Grant Morrison & Steve Yeowell Zenith: Phase Four (1992)
Hallelujah and all that. I realise Grant Morrison disowns this one as mere work for hire most likely on the grounds of it being the one everybody liked, but he's wrong as usual, and it makes my little heart go pitty-pat to have it back in print. In 1992 I was still buying 2000AD as a grown man with a full-time job, and every Saturday morning I would sort the mail, bag it up, and then go out on delivery, but before the first brown envelope went in anyone's letterbox I'd pick up Tharg's latest from the newsagent in Dunfield Road, Catford, then rush across the street to my first block of flats and sit in the stairwell for ten minutes with a fag catching up on Zenith, because I just couldn't wait any longer. No-one was expecting a giro on Saturday, so ten minutes wasn't going to make a lot of difference.
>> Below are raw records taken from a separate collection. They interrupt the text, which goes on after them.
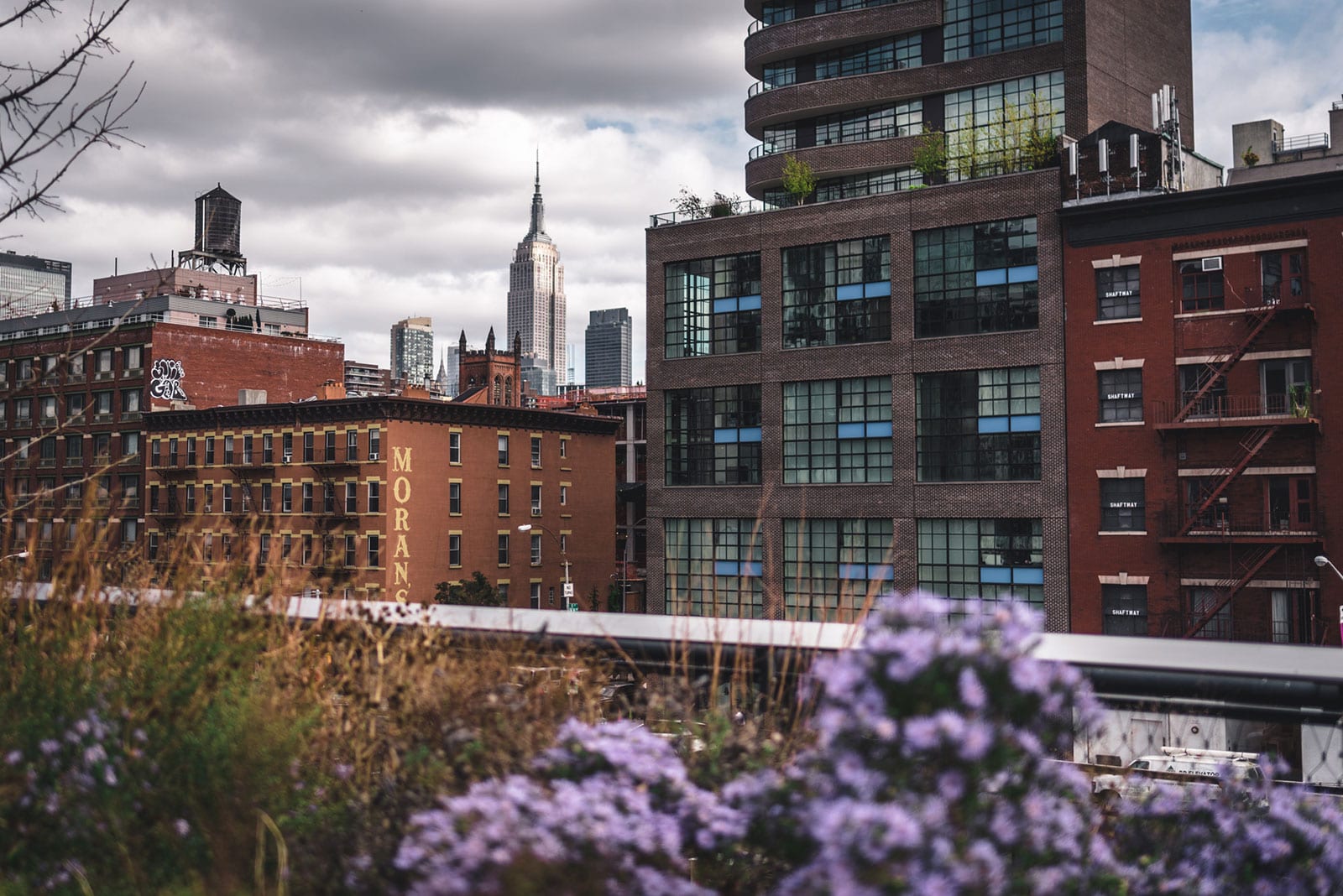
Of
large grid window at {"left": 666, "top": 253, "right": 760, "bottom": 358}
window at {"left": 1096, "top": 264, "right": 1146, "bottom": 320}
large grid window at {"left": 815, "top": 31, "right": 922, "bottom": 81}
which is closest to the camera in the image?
window at {"left": 1096, "top": 264, "right": 1146, "bottom": 320}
This final instalment of the Zenith saga worked better spread out over weeks and months, it transpires, because read in one go it reveals itself as not actually having a story, really just a punchline - which on close inspection may as well be it was all a dream - forestalled by a sequence of vaguely cool images: the ancient scientist unravelling as his ageing process is reversed - sending him back to childhood, superpowered Michael Heseltine as prime minister, the black sun, Lovecraftian entities, and an acid house robot. It has about as much substance as an advert for car insurance, but it still fucking works because somehow cool is the whole point; at least I think it is. It works in the same way a piece of music works, because Morrison was Zenith, pretty much, or Zenith with a load of self-deprecating piss taken so as to defuse the potential absurdity of a man who would have given his left one to hang out with Kylie Minogue if there was just a way to do it whilst still appearing cool. It works in the same way a piece of music works, because just listen to the Sisters of Mercy at their most epic - and who knows what the fuck any of those songs are about either?

This probably reads like negative criticism, but it isn't meant to be. For all its flaws - even that Steve Yeowell's artwork was probably better in black and white - Zenith remains a masterpiece. This collection also includes a couple of er... later efforts from various 2000AD specials, neither of which really do anything much, but you don't have to read them if you don't want to.